Spengler reported on Asia Times on January 8 that “American democracy died on Capitol Hill,” but it can be credibly argued that it actually died, not just in the US but everywhere, long before that mob stormed the Capitol.

Indeed, the ease with which people either abandoned unquestioningly their right to resist draconian, ham-fisted and highly damaging government efforts to control a viral contagion or smeared and ridiculed those who did resist, and the coincident capitalization on the Covid-19 crisis by communist China, the most successful dictatorship since the Nazi era, are all the evidence we need.

Democracy was a worthy project, one that the Americans empowered more than any other society, and it accomplished many great things while it lasted. But it was always doomed; humans tell themselves they want to be their own bosses and not be pushed around, but they melt like Popsicles in the summer sun at the first sign of crisis and yearn to be told what to do.

And there is no shortage of Xi Jinpings and Narendra Modis and Rodrigo Dutertes, and “lockdown” fundamentalists and armchair virologists, who are happy to oblige.

And who will save the day? Us Canadians? I began this essay by suggesting that it is often easier to observe the developments of a national psyche from afar. So, what has happened in my homeland over the past two decades?

The rise of the nation’s first neoconservative prime minister, Stephen Harper; the unchecked dominance of a fossil-fuel industry condemned by environmentalists as the world’s filthiest; the decline of a once-influential labor movement and of the socialist New Democratic Party that during my youth served as the conscience of the centrist Liberal-Tory duopoly; the silencing of a once-noisy anti-war movement.

And today, a weak, faux “populist” regime under the son of the late, great Pierre Trudeau, kowtowing to the likes of Mike Pompeo, Eliot Abrams and Donald Trump himself, arresting the daughter of Huawei’s founder and imposing crippling sanctions on struggling Latin American countries, while the electorate utters not a peep of dissent (except when they are shocked, shocked to hear that Justin once attended a costume party in brownface).

This Canadian is old enough to remember a time when we marched in the streets against the wrongs and excesses of our American cousins, and of the Russians and the Chinese and apartheid South Africans and others, a time when we dared to believe democracy would win the day eventually.

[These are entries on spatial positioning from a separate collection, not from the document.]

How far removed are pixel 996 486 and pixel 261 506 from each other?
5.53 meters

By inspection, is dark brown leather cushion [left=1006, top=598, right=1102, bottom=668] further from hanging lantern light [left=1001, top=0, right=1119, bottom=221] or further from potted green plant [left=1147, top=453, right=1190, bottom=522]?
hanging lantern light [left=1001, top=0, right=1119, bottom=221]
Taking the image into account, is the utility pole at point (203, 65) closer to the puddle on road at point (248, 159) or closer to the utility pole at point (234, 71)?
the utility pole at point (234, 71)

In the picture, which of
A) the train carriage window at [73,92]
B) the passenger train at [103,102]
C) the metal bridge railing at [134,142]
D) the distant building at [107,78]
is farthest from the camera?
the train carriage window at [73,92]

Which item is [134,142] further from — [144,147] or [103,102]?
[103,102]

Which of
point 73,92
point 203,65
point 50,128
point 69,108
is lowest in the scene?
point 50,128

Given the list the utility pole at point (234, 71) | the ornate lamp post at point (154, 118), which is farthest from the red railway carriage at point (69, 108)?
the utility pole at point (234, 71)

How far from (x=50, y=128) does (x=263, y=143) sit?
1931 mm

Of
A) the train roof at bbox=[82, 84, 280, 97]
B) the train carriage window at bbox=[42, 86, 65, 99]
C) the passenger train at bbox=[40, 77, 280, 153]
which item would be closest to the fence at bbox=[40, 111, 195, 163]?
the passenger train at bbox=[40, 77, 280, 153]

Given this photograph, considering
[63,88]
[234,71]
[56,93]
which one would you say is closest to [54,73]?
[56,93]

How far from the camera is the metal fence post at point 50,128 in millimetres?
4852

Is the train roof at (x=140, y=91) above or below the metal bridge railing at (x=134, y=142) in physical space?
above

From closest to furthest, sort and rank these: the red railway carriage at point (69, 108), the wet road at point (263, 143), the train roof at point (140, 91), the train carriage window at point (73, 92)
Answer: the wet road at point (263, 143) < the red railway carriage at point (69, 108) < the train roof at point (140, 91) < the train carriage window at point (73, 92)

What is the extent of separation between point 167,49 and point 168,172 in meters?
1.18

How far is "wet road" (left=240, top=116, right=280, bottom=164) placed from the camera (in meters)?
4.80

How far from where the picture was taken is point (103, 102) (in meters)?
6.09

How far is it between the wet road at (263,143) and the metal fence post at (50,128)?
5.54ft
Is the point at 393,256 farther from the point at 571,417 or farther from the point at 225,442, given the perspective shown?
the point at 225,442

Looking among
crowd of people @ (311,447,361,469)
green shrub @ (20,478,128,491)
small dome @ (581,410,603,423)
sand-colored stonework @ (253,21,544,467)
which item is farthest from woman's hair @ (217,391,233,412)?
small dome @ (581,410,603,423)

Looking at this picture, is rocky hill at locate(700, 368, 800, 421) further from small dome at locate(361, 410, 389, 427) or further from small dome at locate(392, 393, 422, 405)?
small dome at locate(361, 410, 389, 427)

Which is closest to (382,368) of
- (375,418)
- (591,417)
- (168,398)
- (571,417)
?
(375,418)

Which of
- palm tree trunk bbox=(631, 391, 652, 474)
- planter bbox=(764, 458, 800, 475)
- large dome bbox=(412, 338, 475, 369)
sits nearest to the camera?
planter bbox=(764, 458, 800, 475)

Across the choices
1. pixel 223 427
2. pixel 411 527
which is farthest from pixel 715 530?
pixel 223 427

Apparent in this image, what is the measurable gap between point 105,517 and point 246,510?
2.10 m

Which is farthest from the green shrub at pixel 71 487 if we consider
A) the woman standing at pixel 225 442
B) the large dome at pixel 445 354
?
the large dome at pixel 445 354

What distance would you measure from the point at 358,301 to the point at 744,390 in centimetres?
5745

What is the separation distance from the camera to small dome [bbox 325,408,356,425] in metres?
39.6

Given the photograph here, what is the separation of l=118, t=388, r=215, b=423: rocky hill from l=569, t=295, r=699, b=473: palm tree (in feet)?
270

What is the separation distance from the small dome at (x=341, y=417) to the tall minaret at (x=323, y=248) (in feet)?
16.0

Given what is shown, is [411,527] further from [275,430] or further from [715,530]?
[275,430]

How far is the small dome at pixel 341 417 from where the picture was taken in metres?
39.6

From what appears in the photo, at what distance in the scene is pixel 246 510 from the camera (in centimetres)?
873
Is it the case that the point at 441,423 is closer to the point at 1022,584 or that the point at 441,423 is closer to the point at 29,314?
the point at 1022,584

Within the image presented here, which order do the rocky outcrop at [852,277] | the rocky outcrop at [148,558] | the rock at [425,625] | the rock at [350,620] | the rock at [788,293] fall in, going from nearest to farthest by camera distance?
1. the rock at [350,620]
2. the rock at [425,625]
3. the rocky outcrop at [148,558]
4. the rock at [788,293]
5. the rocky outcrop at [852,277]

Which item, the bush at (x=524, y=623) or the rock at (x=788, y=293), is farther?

Now we are content just to lie on the sofa sipping Tim Hortons, munching Coffee Crisp, watching Netflix, and badmouthing on our iPhone’s Facebook app those who dissent from official narratives.

David Simmons is a Canadian journalist based in Thailand. He has worked for newspapers and news websites in four countries, three of them in Asia. He holds a bachelor’s degree in linguistics from the University of British Columbia and a diploma in journalism from Langara College in Vancouver.